Searching for the possible effect of pre-ICU variables on IMV, we found that only respiratory infections and complications impacted this outcome in both men and women with somewhat greater effects in women. Older age-related to slightly lower risk probably because of bias according to triage concepts. Transfer from the emergency department related to greatly reduced risk in men while a transfer for post-interventional monitoring slightly decreased risk of IMV in women only.
Diabetes was not independently related to IMV or death in our study, neither in men nor women. Other recent studies also showed that in patients with diabetes, the male sex bias vanished. In COVID-19, especially women with type 2 diabetes appear to lose their female biological advantage resulting in comparable death rates to those of men [22,23]. A multicentre study from Austria, including hospitalised COVID-19 patients with prediabetes, DM1, or DM2, found that neither sex nor BMI were risk factors for mortality [24].

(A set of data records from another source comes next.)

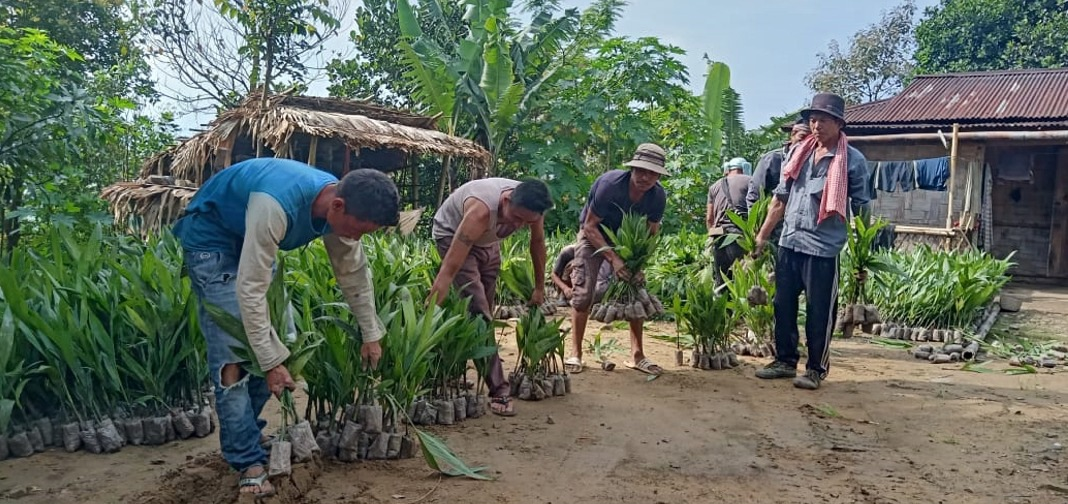 LRD Longleng under PMKSY WDC Project distributes crops to farmers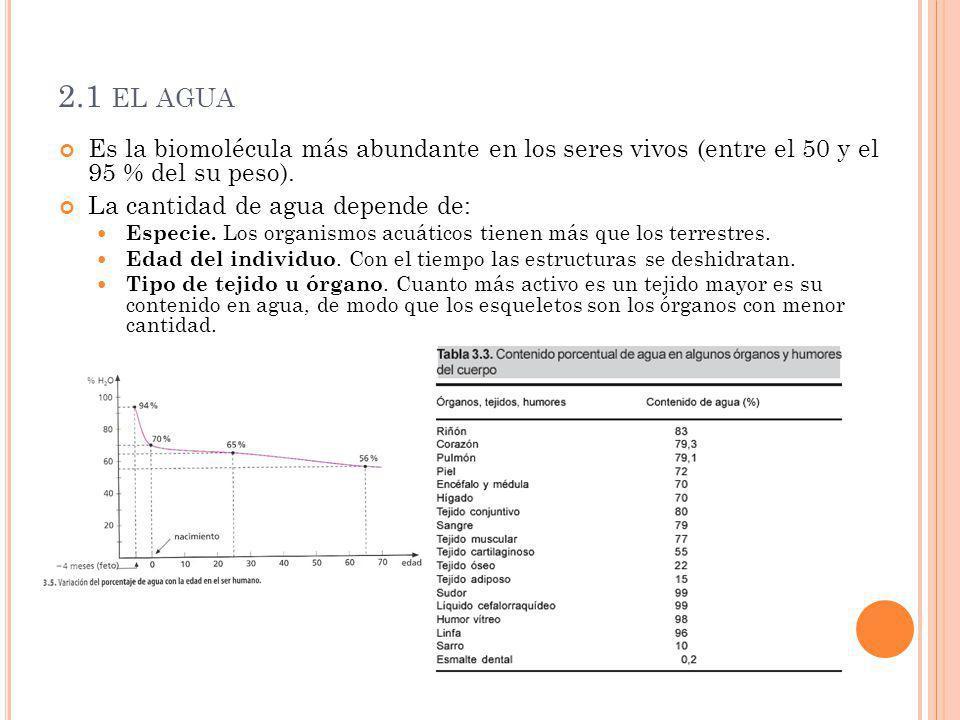 2.1 EL AGUA Es la biomolécula más abundante en los seres vivos (entre el 50 y el 95 % del su peso). La cantidad de agua depende de: Especie. Los organ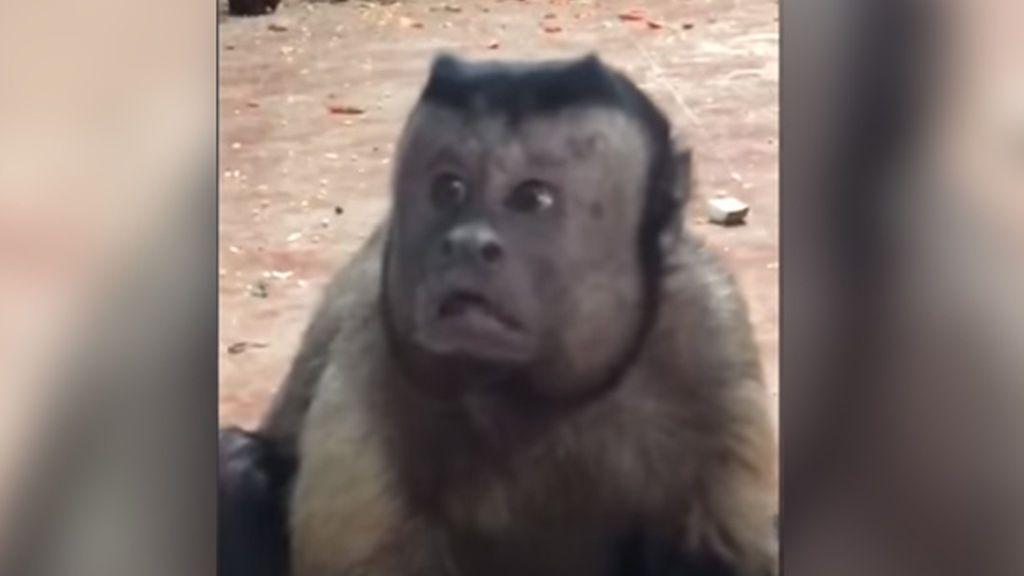 Un mono con expresión humana causa furor en las redes sociales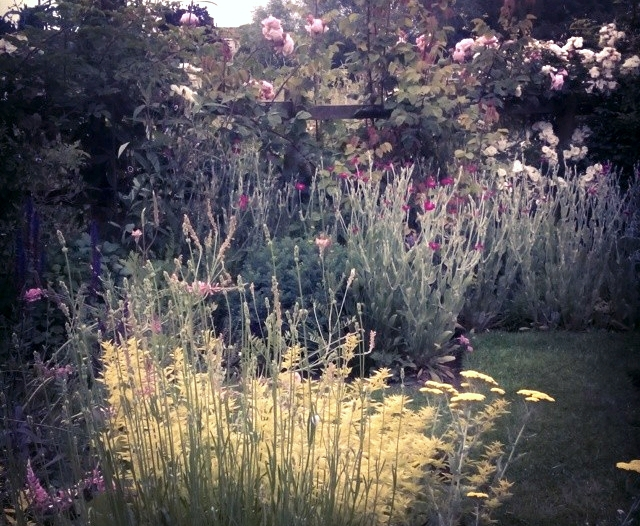 My in laws garden at twilight in my favourite spot to disappear in like a tiger hidden in the grasses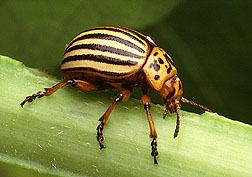 Large insects, such as this Colorado potato beetle, can be hand-picked from plants. Photo by USDA-ARS.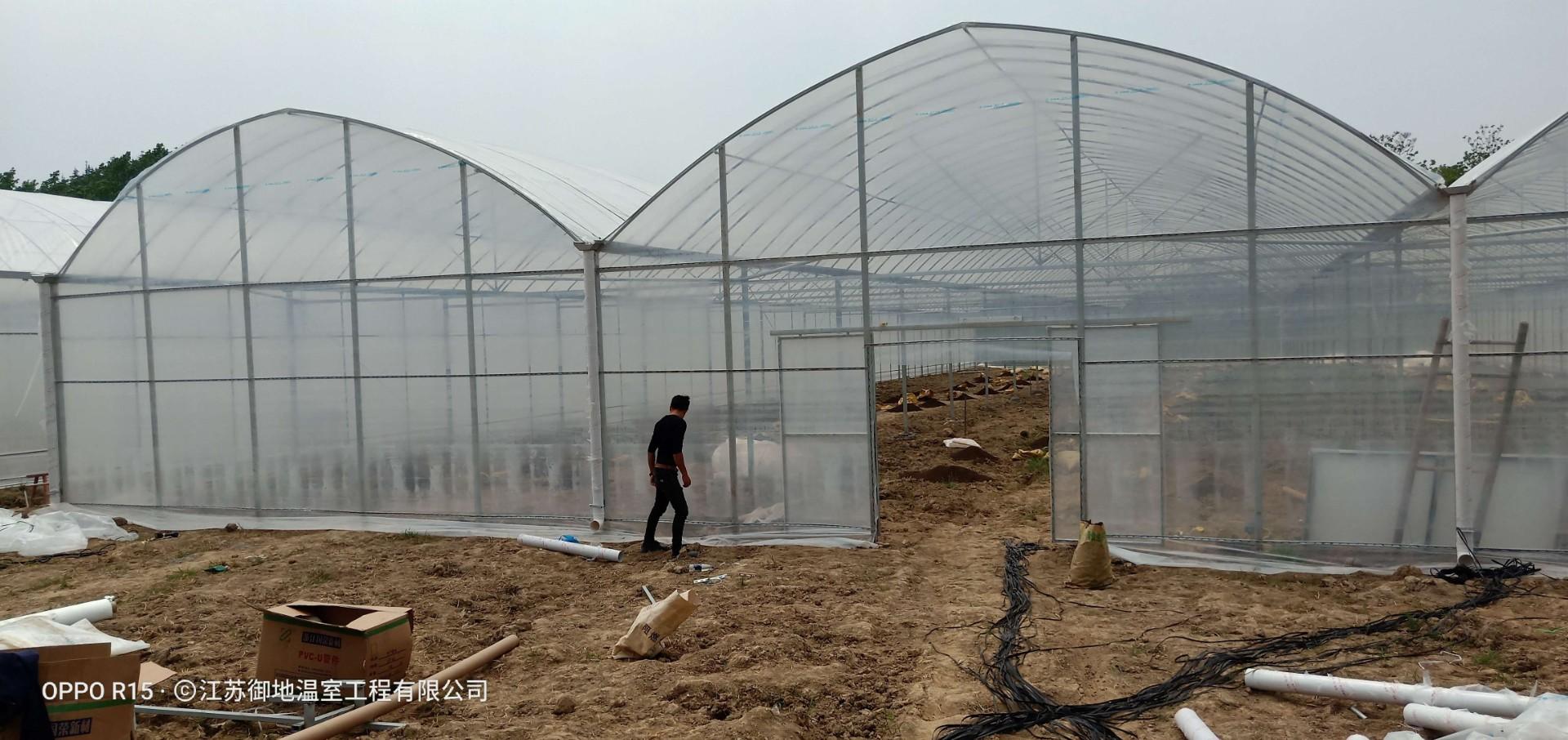 南京市连栋温室大棚-造价较低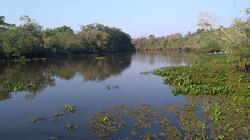desafio_pantanal_2019 (304)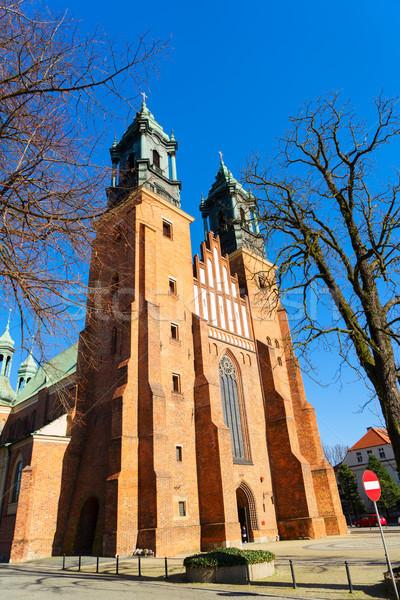 Gotik katedral kilise Polonya bazilika Stok fotoğraf © neirfy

Men presented at ICU with better performance in the Glasgow Coma Scale, showing more often spontaneous eye responses and oriented verbal as well as precise motor responses. Regarding these measurements, presentation of vital signs, available laboratory parameters, or treatments at ICU, we found some sex-dimorph data as shown in Table 2, but these variables were not selected amongst the most explanatory variables regarding outcome parameters.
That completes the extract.